Histoire de revenir aux années d’enfance dans ce quartier du boulevard, je voudrais encore mentionner une des rares propriétés dont j’évitais de traverser le parc. Il s’agissait d’une belle demeure habitée par un libraire. Enfant, je fus longtemps aussi intrigué par cet homme routinier que par sa maison dont les contours, côté rue, semblaient s’estomper à travers le feuillage d’un énorme saule pleureur qui existe encore aujourd’hui. Côté parc, la bâtisse était agrémentée d’une belle terrasse reliée aux allées de gravier par un imposant escalier de pierre. Chaque jour, je voyais le libraire manœuvrer sa Renault 16 pour entrer et sortir de son garage. Jamais je ne l’ai vu ouvrir le grand portail donnant sur la rue. Sans doute accédait-il directement à sa résidence par une porte du garage. Parfois, je voyais sa haute et maigre silhouette s’attarder sous le saule pleureur qui n’était jamais taillé. L’arbre inquiétant semblait absorber l’homme comme sa maison. Lorsque je passais à sa hauteur, je saluais le libraire. Il répondait le moins possible. Il était toujours vêtu d’un costume sombre dont la veste était boutonnée sur un gilet bordeaux et une chemise à rayures fines au col fermé par une mince cravate noire. Un imperméable vaguement gris recouvrait le tout tandis qu’un petit chapeau aux bords étroits complétait le tableau. Le gamin que j’étais trouvait un certain prestige à cet homme austère et distant. Il était pour moi un homme du livre, je trouvais qu’il ressemblait plus à un écrivain qu’à un libraire. Inconsciemment, je confondais les deux métiers. Je savais pourtant bien que ces deux activités étaient différentes. En fait, c’était la fiction qui était déjà à l’œuvre dans mon esprit. Je me faisais un roman de ce libraire et de sa maison. Sa vie réglée, sa R16, son saule pleureur géant, ses costumes impeccables et désuets, sa morne silhouette dans le clair-obscur des lampadaires, sa petite librairie en centre ville, tout cela m’impressionnait.

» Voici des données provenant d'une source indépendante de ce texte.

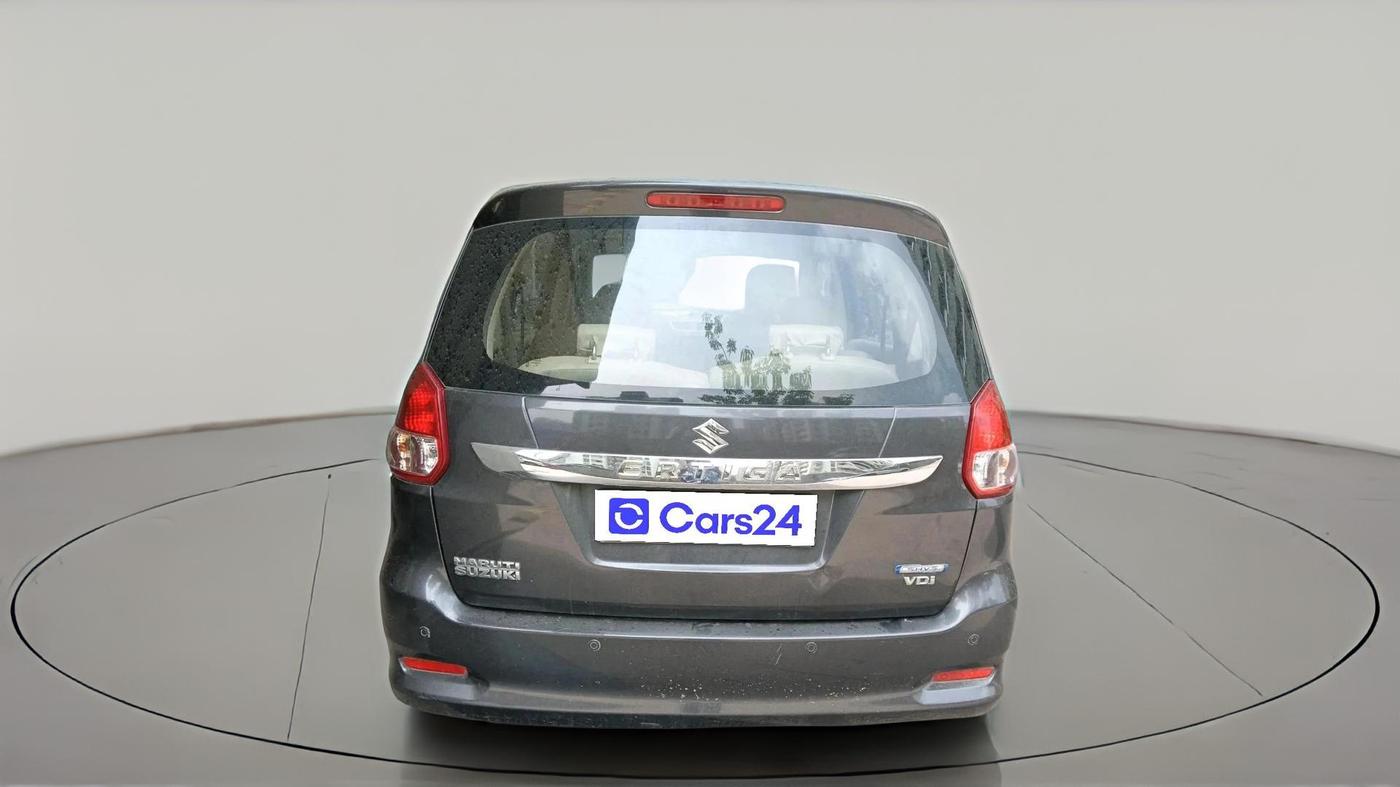 2016 Maruti Ertiga VDI SHVS, Diesel, Manual, 90,533 km, exterior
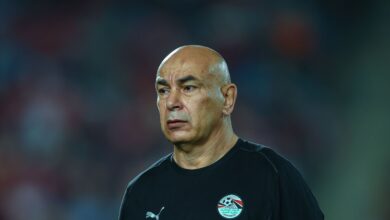 حسام حسن: لا أقبل الخسارة حتى أمام البرازيل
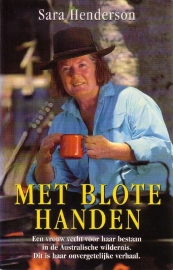 Sara Henderson - Met blote handen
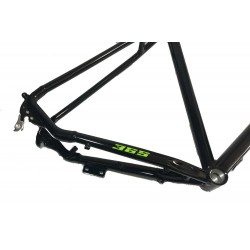 Marco 29 Talla 18'' Aluminio Eclipse 365 Cabl. Interno Green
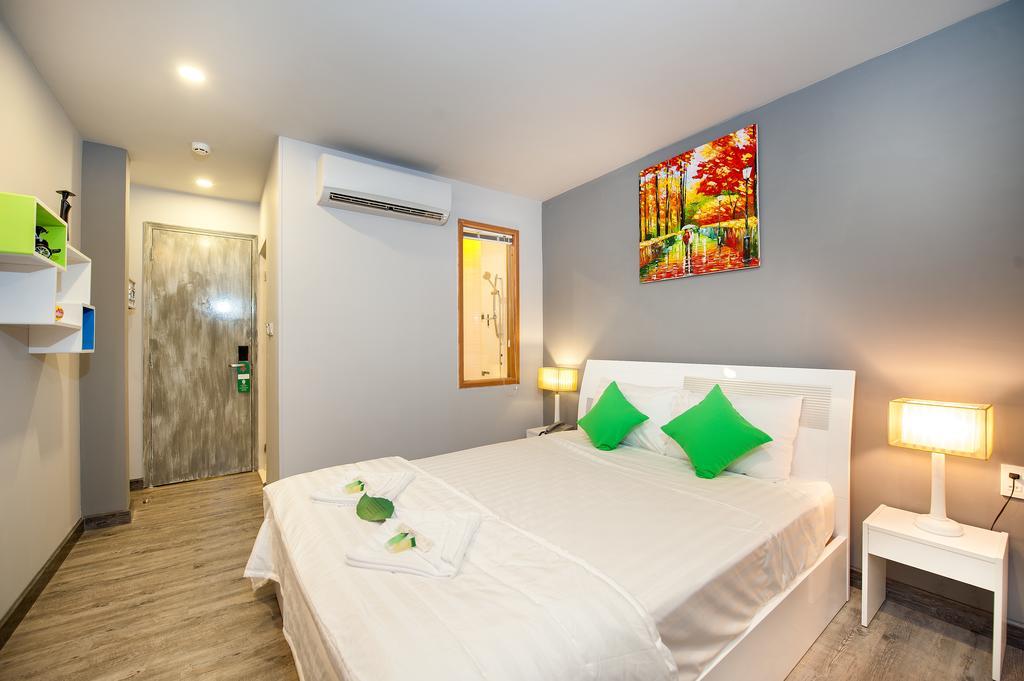 All Seasons Hotel Bandar Ho Chi Minh Luaran gambar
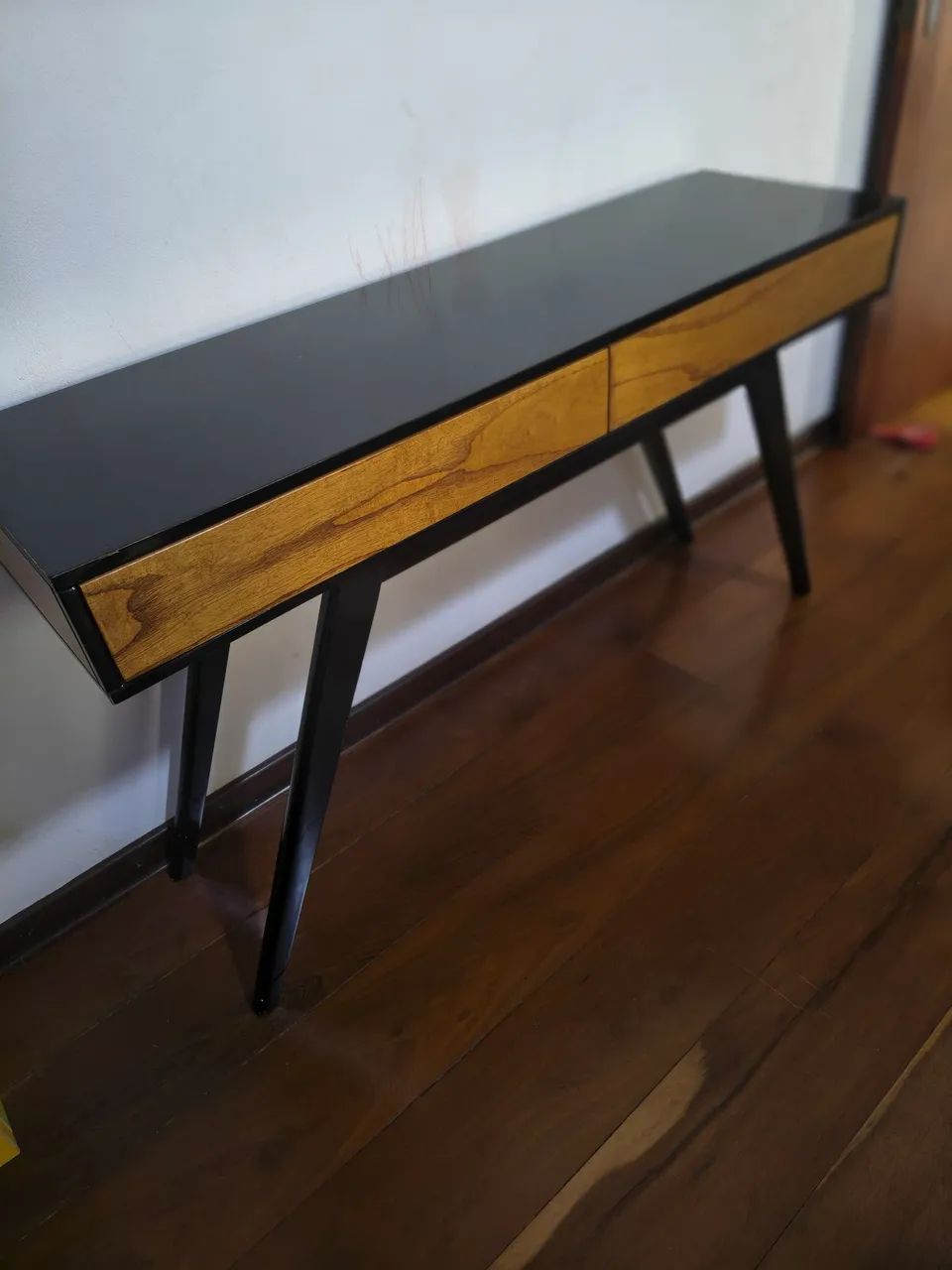 Mesa de jantar com 6 cadeiras e aparador  - Foto 2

De nombreuses années plus tard, lorsque je publiai à vingt ans mon premier recueil de poèmes intitulé Demi-songes chez feu José Millas-Martin à sa douteuse enseigne des Paragraphes Littéraires de Paris, une mésaventure liée à mon jeune âge et à mon ignorance des usages de l’édition que je raconte en détails dans ce texte, le libraire du boulevard exerçait encore dans sa boutique du centre ville. Ayant très vite mais trop tard compris que j’allais devoir diffuser et distribuer le recueil moi-même, j’entrai dans le magasin pour demander au libraire s’il acceptait de prendre en dépôt quelques exemplaires. Lorsque je lui expliquai qu’il s’agissait de poésie, il soupira et m’invita à prendre la porte. Derrière ses lunettes mal nettoyées, j’avais quand même eu le temps de lire dans son regard le mépris et l’amertume de l’homme qui hait la jeunesse parce que la sienne s’est envolée depuis longtemps. En entrant dans cette librairie poussiéreuse et jaunâtre avec mes Demi-songes sous le bras, je croyais trouver en la personne du maître des lieux le personnage de roman que mon imagination d’enfant avait créé de toutes pièces. En sortant, je laissai derrière mois un être banal, un vieil homme las et hostile. Aujourd’hui, lorsque je cède encore à la tentation mortifère de m’aventurer quelques instants sur le boulevard pour jeter un coup d’œil du côté de la maison perdue, je longe la demeure du libraire, vendue elle aussi, mais où le saule pleureur étend toujours ses immenses ramures.